This is so important to challenge, and yet incredibly nuanced. So, it is obviously a great success that the rate at which people would go around hurling racist insults looks to have dropped in favour of more political correctness.

It is also true that in pursuit of political correctness and an ethic of care, we can look for simplistic niceness, to the detriment of being able to identify systems of oppression. We need to be able to refuse the emotional labor of treating our bosses as friends when we have no desire to be friends with them. [4]

Similarly in our everyday interactions, we need to encourage our friends to accept us for who we are or not to accept us at all, so as to create deeper connections which builds stronger communities: [5]



> It can be annoying or hurtful when others presume they know everything about you. But rather than assert their wrongness and make them defensive, you can acknowledge it as a common human failing and find creative ways to hold a mirror up to what life experiences they’ve had that lead them to jump to those conclusions.
> 
> One way is a kind of playful authenticity, telling a lie about a lie, to get back closer to the truth. So don’t outright challenge the idea, but don’t live up to it either, in fact live down to it. Playfully undermine the idea by failing to live up to the glamour of what it would mean to be that person, then find a way of revealing that it was a misunderstanding all along, so they needn’t worry about it applying to you.

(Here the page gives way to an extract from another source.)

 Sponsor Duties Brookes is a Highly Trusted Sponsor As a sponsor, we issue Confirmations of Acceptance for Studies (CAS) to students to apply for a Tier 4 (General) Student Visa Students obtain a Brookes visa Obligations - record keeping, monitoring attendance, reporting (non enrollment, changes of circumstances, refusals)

*Media Chasing –* We shouldn’t chose our actions for the primary purpose of provoking conversations because it is insincere to ones own desires to materially affect change and it’s recognised as such by those who hear about it.

*Transparency – *We should be transparent with our supporters in all we hope to achieve and how successful we are being at achieving that task, so as not to attract funds for labor we haven’t and aren’t likely to be able to do.

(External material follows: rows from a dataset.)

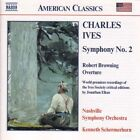 Charles Ives - Ives: Symphony No. 2; Robert Browning Overture (2000)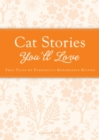 Cat Stories You'll Love : True tales of purrfectly remarkable kitties - eBook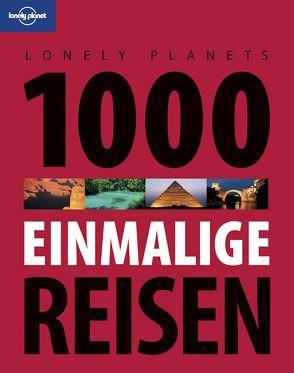 Lonely Planet Reisebildband 1000 einmalige Reisen von Planet,  Lonely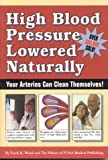 High Blood Pressure Lowered Naturally, Frank K. Wood and FC&A Medical Publishing Staff, 1890957984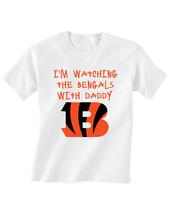 Cincinnati  Bengals Toddler T-Shirt Watching With Daddy Tshirt - $15.00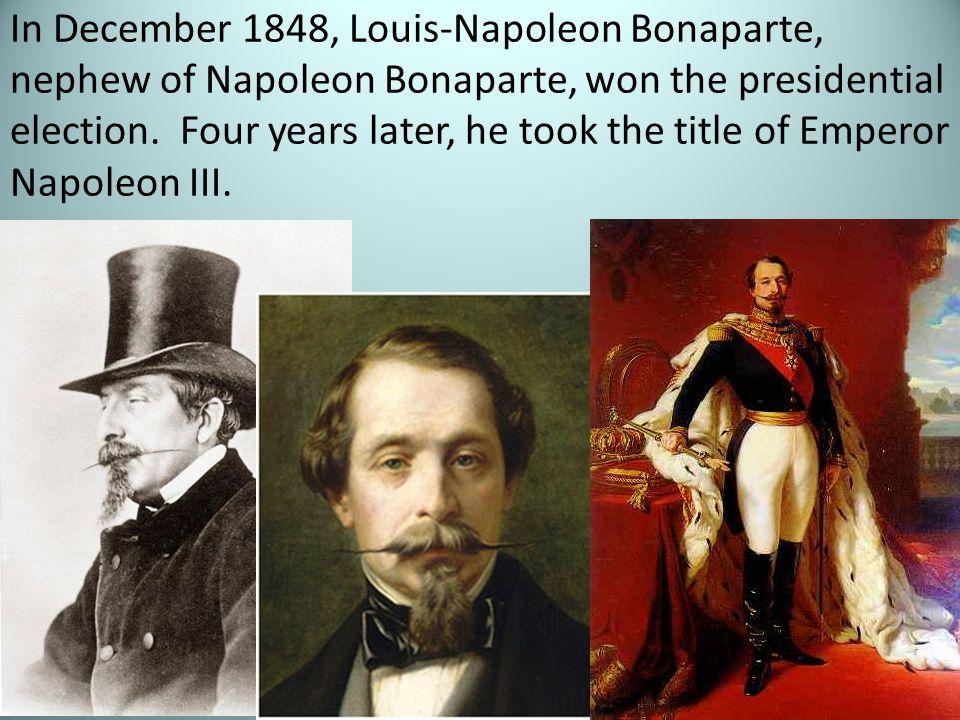 In December 1848, Louis-Napoleon Bonaparte, nephew of Napoleon Bonaparte, won the presidential election.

*Civil Disobedience* – Whether it be breaking the law without causing any damage or economic sabotage and political violence which we’ll talk about later, anarchists hope to chose the right actions to provoke conversations and materially challenge unethical industries and actors, so as to push electoral politics towards direct democracy and eventually consolidate our gains in a revolution.

Fascists will also use tactics from civil disobedience to political violence, and tend toward violence against people for people holding ideas as the things they hate, rather than the lefts systemic critique of material conditions. All in the hopes of pushing society towards a more authoritarian constitutional republic, before seizing power in a palace coup and attempting to rule as a sequence of dictators for life.

It is up to the left to try and counter this violence by doxxing, making their rallies miserable, etc. And it is up to everyone to decide which government to vote in, to enact what degree of punishment to bring down on people breaking the law on either side.

Any direction the society goes in for either not controlling or bowing to which protesters demands is still the moral culpability of the government and those who participated in the party political process.

There simply is an obvious legal and moral difference between for example victimless civil disobedience on the left aimed at all people being treated equally in society like collecting salt from the sea or staying seated on the bus, to the type of violence you see on the right, like Israeli settlers throwing people off their land with arson attacks, stealing another country’s resources against international law.

But again, it is true that to whatever degree anarchists chose bad targets optically, we do to some degree bring the slow pace of change on ourselves or hand the right an advocacy win.

*Graffiti & Culture Jamming – *Whether it be an artistic masterpiece that no one asked for or altering a billboard to say something funny and political, instead of the advert that was there before pressuring you to consume more and more, most people can be won over by this as a good form of advocacy. Just don’t practice tagging your name a million times over every building in town.

*Hacking –* Obviously most people agree whistle-blowing war crimes is a yay. Selectively releasing documents to help conservatives win elections however, is a nay.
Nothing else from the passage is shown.